Los especialistas señalaron que el paso del 1997 NC1 corresponde a uno de los múltiples acercamientos que ocurren cada año y que permiten mejorar el conocimiento sobre estos cuerpos, así como perfeccionar los sistemas de vigilancia del espacio.
El fenómeno podrá ser seguido por observatorios y aficionados que cuenten con telescopios o prismáticos de gran alcance, aunque las condiciones de observación podrían verse afectadas por la presencia de la Luna, cuyo brillo dificultará apreciar el momento de máxima aproximación del asteroide.
A pesar de ello, la comunidad científica aprovechará el paso del objeto para obtener nuevas observaciones y actualizar los datos relacionados con su tamaño, velocidad y trayectoria orbital.
Los expertos recuerdan que este tipo de acercamientos ocurren con relativa frecuencia y no representan necesariamente una amenaza para el planeta.
La ESA explica que los impactos de asteroides de gran tamaño son extremadamente raros, mientras que los objetos pequeños y medianos suelen aproximarse a la Tierra con mayor frecuencia.
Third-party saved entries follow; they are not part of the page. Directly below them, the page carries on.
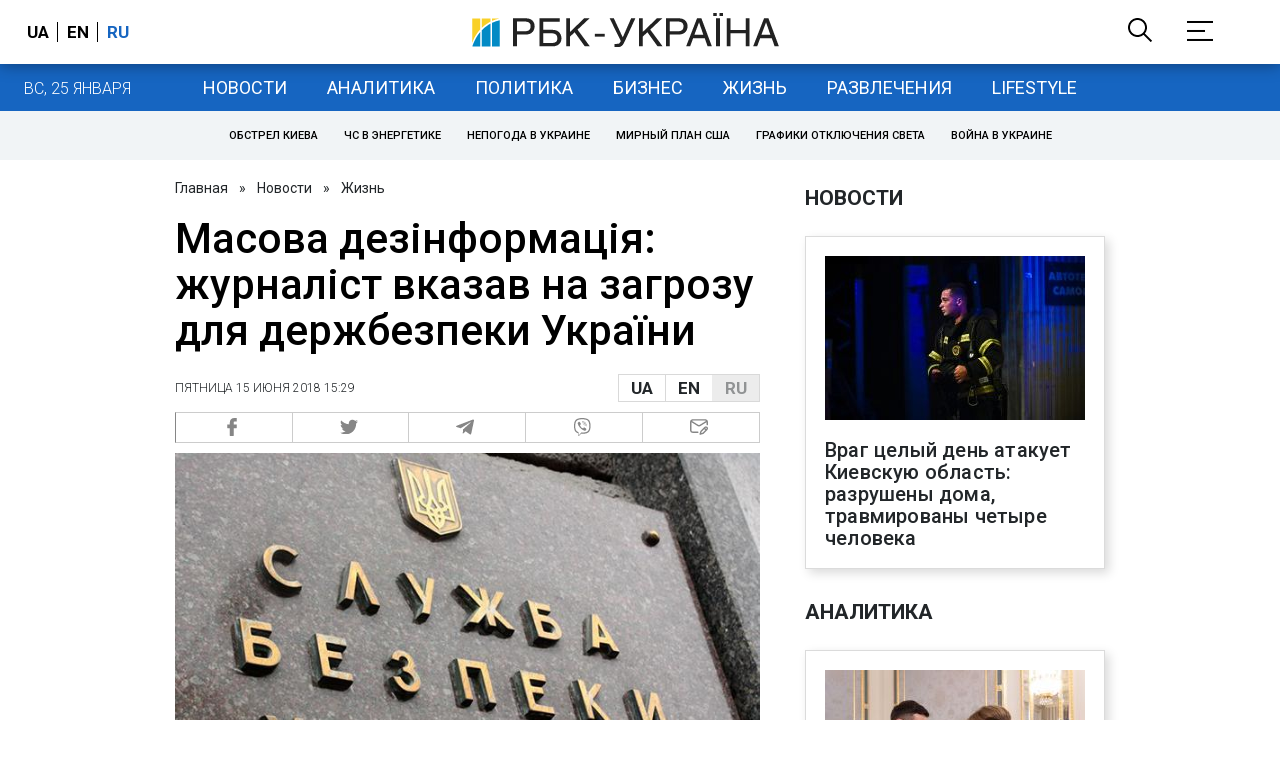

--- FILE ---
content_type: application/javascript; charset=utf-8
request_url: https://fundingchoicesmessages.google.com/f/AGSKWxWVxv2pgoMxYMDA56YqIVtDWiaZfNjFUZ-K0HIyKVSeyTIWRbUppSwSBL5pEz6e6_2oWgQOeyOuXGQx_YuUsQwUI-ZJJNl8P8DFo-Av2y3ujxIy_dkD-508EVGtFPh92HjewKEkUVKK6R7QPMw6iFIby3c-H-9MsokgxfkulzYw6Uo8AVJowXlMVw==/_/admanager_/leftad..utils.ads.?advert_key=_advertisement-
body_size: -1289
content:
window['46a957d7-8c96-4d63-b8e4-fce5e24688ff'] = true;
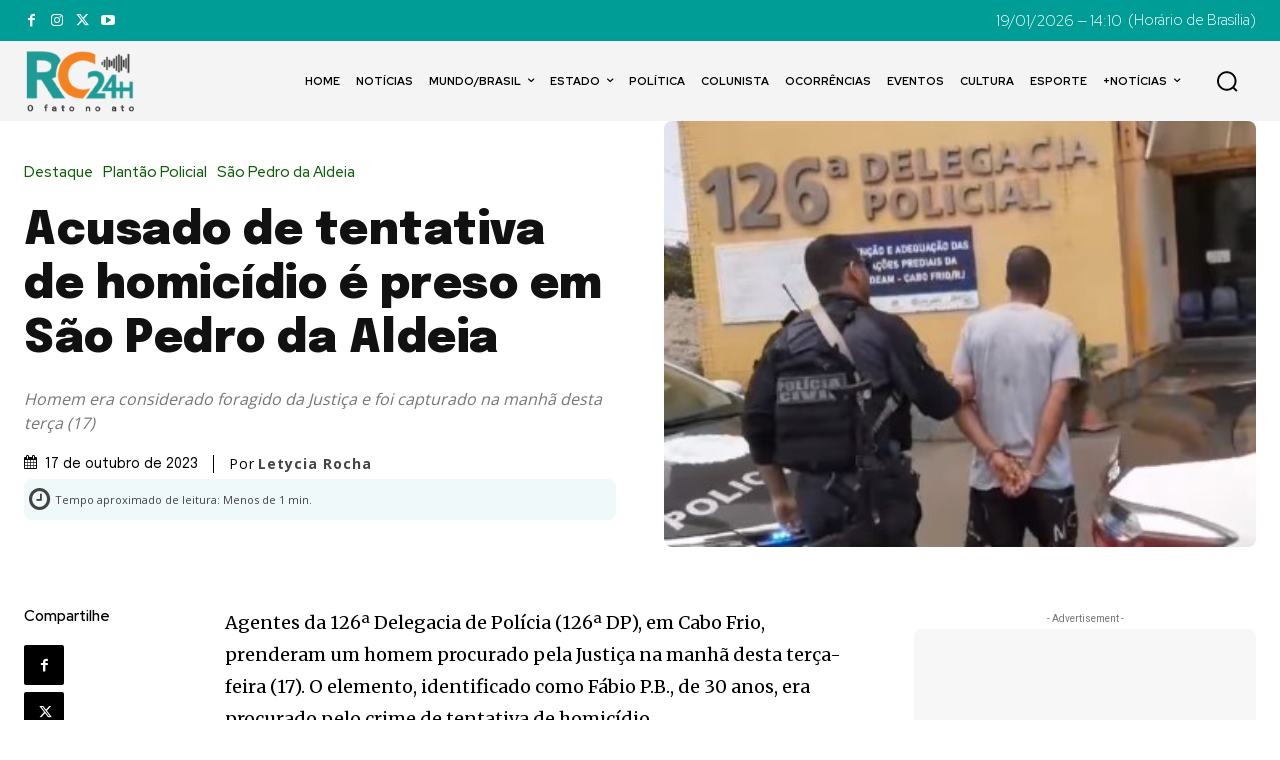

--- FILE ---
content_type: text/html; charset=utf-8
request_url: https://www.google.com/recaptcha/api2/aframe
body_size: 267
content:
<!DOCTYPE HTML><html><head><meta http-equiv="content-type" content="text/html; charset=UTF-8"></head><body><script nonce="RQOQFu-LUHRVg3zt3fszYg">/** Anti-fraud and anti-abuse applications only. See google.com/recaptcha */ try{var clients={'sodar':'https://pagead2.googlesyndication.com/pagead/sodar?'};window.addEventListener("message",function(a){try{if(a.source===window.parent){var b=JSON.parse(a.data);var c=clients[b['id']];if(c){var d=document.createElement('img');d.src=c+b['params']+'&rc='+(localStorage.getItem("rc::a")?sessionStorage.getItem("rc::b"):"");window.document.body.appendChild(d);sessionStorage.setItem("rc::e",parseInt(sessionStorage.getItem("rc::e")||0)+1);localStorage.setItem("rc::h",'1768842655471');}}}catch(b){}});window.parent.postMessage("_grecaptcha_ready", "*");}catch(b){}</script></body></html>

--- FILE ---
content_type: application/javascript; charset=utf-8
request_url: https://fundingchoicesmessages.google.com/f/AGSKWxV4eTi7bTPxRwJelQq3NRscNXAaciRtbzq2iu5zfFQ5mniaQZf5zWFDsKe1Nm79mkNX9TqKtMYFzRwqVmwb_owWEZuGhRH7Sd5OiQYm_m7o1eezwNXnCMYuvChVS5uvZCg9Lx9uIA==?fccs=W251bGwsbnVsbCxudWxsLG51bGwsbnVsbCxudWxsLFsxNzY4ODQyNjU1LDY3ODAwMDAwMF0sbnVsbCxudWxsLG51bGwsW251bGwsWzcsNiwxMF0sbnVsbCxudWxsLG51bGwsbnVsbCxudWxsLG51bGwsbnVsbCxudWxsLG51bGwsMV0sImh0dHBzOi8vcmMyNGguY29tLmJyL2FjdXNhZG8tZGUtdGVudGF0aXZhLWRlLWhvbWljaWRpby1lLXByZXNvLWVtLXNhby1wZWRyby1kYS1hbGRlaWEvIixudWxsLFtbOCwiTTlsa3pVYVpEc2ciXSxbOSwiZW4tVVMiXSxbMTYsIlsxLDEsMV0iXSxbMTksIjIiXSxbMjQsIiJdLFsyNSwiW1s5NTM0MDI1Miw5NTM0MDI1NF1dIl0sWzI5LCJmYWxzZSJdXV0
body_size: 134
content:
if (typeof __googlefc.fcKernelManager.run === 'function') {"use strict";this.default_ContributorServingResponseClientJs=this.default_ContributorServingResponseClientJs||{};(function(_){var window=this;
try{
var np=function(a){this.A=_.t(a)};_.u(np,_.J);var op=function(a){this.A=_.t(a)};_.u(op,_.J);op.prototype.getWhitelistStatus=function(){return _.F(this,2)};var pp=function(a){this.A=_.t(a)};_.u(pp,_.J);var qp=_.Zc(pp),rp=function(a,b,c){this.B=a;this.j=_.A(b,np,1);this.l=_.A(b,_.Nk,3);this.F=_.A(b,op,4);a=this.B.location.hostname;this.D=_.Dg(this.j,2)&&_.O(this.j,2)!==""?_.O(this.j,2):a;a=new _.Og(_.Ok(this.l));this.C=new _.bh(_.q.document,this.D,a);this.console=null;this.o=new _.jp(this.B,c,a)};
rp.prototype.run=function(){if(_.O(this.j,3)){var a=this.C,b=_.O(this.j,3),c=_.dh(a),d=new _.Ug;b=_.fg(d,1,b);c=_.C(c,1,b);_.hh(a,c)}else _.eh(this.C,"FCNEC");_.lp(this.o,_.A(this.l,_.Ae,1),this.l.getDefaultConsentRevocationText(),this.l.getDefaultConsentRevocationCloseText(),this.l.getDefaultConsentRevocationAttestationText(),this.D);_.mp(this.o,_.F(this.F,1),this.F.getWhitelistStatus());var e;a=(e=this.B.googlefc)==null?void 0:e.__executeManualDeployment;a!==void 0&&typeof a==="function"&&_.Qo(this.o.G,
"manualDeploymentApi")};var sp=function(){};sp.prototype.run=function(a,b,c){var d;return _.v(function(e){d=qp(b);(new rp(a,d,c)).run();return e.return({})})};_.Rk(7,new sp);
}catch(e){_._DumpException(e)}
}).call(this,this.default_ContributorServingResponseClientJs);
// Google Inc.

//# sourceURL=/_/mss/boq-content-ads-contributor/_/js/k=boq-content-ads-contributor.ContributorServingResponseClientJs.en_US.M9lkzUaZDsg.es5.O/d=1/exm=ad_blocking_detection_executable,kernel_loader,loader_js_executable,web_iab_us_states_signal_executable/ed=1/rs=AJlcJMzanTQvnnVdXXtZinnKRQ21NfsPog/m=cookie_refresh_executable
__googlefc.fcKernelManager.run('\x5b\x5b\x5b7,\x22\x5b\x5bnull,\\\x22rc24h.com.br\\\x22,\\\x22AKsRol9u3G7hTpGI0w0HgV6wGDD6coars78Wy0Fj_Se6ZZQtRhnz3YdpZjzMXqfGg8bbRoVqdAeyiyMi4_EzKTgXRkZiZe58FtuQZkvybLRTTRYLsptG5B1c6s7xibTT0-_KftwRftKYOtCdnelRamv9a6WNGTF9hg\\\\u003d\\\\u003d\\\x22\x5d,null,\x5b\x5bnull,null,null,\\\x22https:\/\/fundingchoicesmessages.google.com\/f\/AGSKWxX8uNV6NJQuOtmpey16oyLiIthIvGUEc36QzGei62qwmBn_zE-79BMLUR2H9RiIulW765dTvcDEt1V2mtHalxFf27lcGC47KQfF-rqdFtUxXQCf_D2Sh1dm-KtIsGP96UtBWdBYmA\\\\u003d\\\\u003d\\\x22\x5d,null,null,\x5bnull,null,null,\\\x22https:\/\/fundingchoicesmessages.google.com\/el\/AGSKWxXrxcTQzBeraVYhJxFLZgMbE-Q4jvrkWds2CvpzGc7xpVbyZXYYIaubJzJoXJdPodqSbaJ7Tu_CwKugVZL4GS2J8tNKQHlZhQW4bcwiFCRBsVzDnDRCiemjfXWJxKIchX66RzJtRA\\\\u003d\\\\u003d\\\x22\x5d,null,\x5bnull,\x5b7,6,10\x5d,null,null,null,null,null,null,null,null,null,1\x5d\x5d,\x5b3,1\x5d\x5d\x22\x5d\x5d,\x5bnull,null,null,\x22https:\/\/fundingchoicesmessages.google.com\/f\/AGSKWxUOUm2emgqOHDJI38GHnjujeulwCYr8qNd-fSuTpl9iWcWZwVWHdNninfjbmqG29CR_WGL7XYNWSPoA0_IruTU3TThk1NXNKg3jr88mQMOCHdcnUOWDQpp7V-A2b9CJD1h4vPsq9A\\u003d\\u003d\x22\x5d\x5d');}

--- FILE ---
content_type: application/javascript; charset=utf-8
request_url: https://fundingchoicesmessages.google.com/f/AGSKWxVcBSG3zqiLFECKooi57TnDETPwm5K0juBJoFUJfoLs7YjiSl6MOxVMqdi4OpMxkoISKQGJMx_PwRQ_jZ-kN1886_mO45vFVKGG3zz4BnRccRc6y2QW2rAuQGGibXoEAgyHWkXmKqzIwWqVJcQLwKpzGHBo55bS-3X55ZaL2Gkzp9DJFrtqpmP5mHwN/_-theme/ads//ad.php3?/ad160..php/ads//adiframe2.
body_size: -1292
content:
window['b60a771b-4a08-44f3-b022-a85b91df81dc'] = true;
En muchos casos, estos cuerpos se desintegran al entrar en la atmósfera terrestre antes de alcanzar la superficie.
Cuando esto ocurre, pueden producir explosiones aéreas capaces de generar ondas expansivas que rompan cristales, ocasionen daños materiales o provoquen lesiones en zonas cercanas, aunque este tipo de eventos son poco comunes y se mantienen bajo vigilancia constante.
El acercamiento del asteroide 1997 NC1 forma parte del programa de monitoreo que mantienen agencias como la ESA y la NASA, cuyo objetivo es detectar con anticipación cualquier objeto cercano a la Tierra que pudiera representar un riesgo futuro.
Gracias a estos sistemas de observación, los especialistas pueden calcular con gran precisión las trayectorias de miles de asteroides y confirmar, como ocurre en este caso, que el paso del 1997 NC1 será únicamente un espectáculo astronómico más y no representa ningún peligro para la población ni para el planeta.